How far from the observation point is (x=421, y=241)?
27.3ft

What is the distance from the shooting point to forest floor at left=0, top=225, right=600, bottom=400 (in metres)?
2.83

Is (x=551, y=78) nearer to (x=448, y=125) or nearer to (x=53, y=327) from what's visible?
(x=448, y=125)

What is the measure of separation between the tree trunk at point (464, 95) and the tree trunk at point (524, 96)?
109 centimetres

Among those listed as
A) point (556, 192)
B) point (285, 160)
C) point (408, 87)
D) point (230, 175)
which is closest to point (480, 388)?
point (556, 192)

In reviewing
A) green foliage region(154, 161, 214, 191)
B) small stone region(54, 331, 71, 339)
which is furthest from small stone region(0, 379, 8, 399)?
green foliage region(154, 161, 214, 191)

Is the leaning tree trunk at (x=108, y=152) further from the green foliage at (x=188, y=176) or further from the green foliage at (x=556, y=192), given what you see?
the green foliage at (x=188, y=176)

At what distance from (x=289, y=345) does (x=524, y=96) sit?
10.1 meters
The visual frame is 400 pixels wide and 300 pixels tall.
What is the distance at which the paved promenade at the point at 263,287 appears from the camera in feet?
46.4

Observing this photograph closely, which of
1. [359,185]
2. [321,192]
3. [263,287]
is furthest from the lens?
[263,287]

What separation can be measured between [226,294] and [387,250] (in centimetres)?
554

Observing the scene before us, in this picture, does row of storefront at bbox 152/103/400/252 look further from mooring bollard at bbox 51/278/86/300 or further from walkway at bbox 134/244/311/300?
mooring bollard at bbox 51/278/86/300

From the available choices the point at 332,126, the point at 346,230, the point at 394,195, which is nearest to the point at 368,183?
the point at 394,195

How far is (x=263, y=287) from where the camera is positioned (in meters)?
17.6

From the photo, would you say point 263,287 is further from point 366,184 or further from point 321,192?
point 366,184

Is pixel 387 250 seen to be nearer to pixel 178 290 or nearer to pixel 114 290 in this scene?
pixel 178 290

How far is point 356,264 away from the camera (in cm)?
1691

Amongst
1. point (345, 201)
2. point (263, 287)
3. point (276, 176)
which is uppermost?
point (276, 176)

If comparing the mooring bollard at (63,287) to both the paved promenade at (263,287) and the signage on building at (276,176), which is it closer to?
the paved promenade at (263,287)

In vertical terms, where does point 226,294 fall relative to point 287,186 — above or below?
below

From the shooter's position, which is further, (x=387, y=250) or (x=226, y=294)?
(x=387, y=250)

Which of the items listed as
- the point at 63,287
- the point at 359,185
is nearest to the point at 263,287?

┄┄┄┄┄┄┄┄┄┄┄┄┄┄┄┄┄┄┄┄

Problem: Pick out each line in the material above that contains the word "bbox", matching case, and copy those lines.

Answer to the problem:
Observing the scene before us, in this picture, does row of storefront at bbox 152/103/400/252 look further from mooring bollard at bbox 51/278/86/300 or further from walkway at bbox 134/244/311/300?
mooring bollard at bbox 51/278/86/300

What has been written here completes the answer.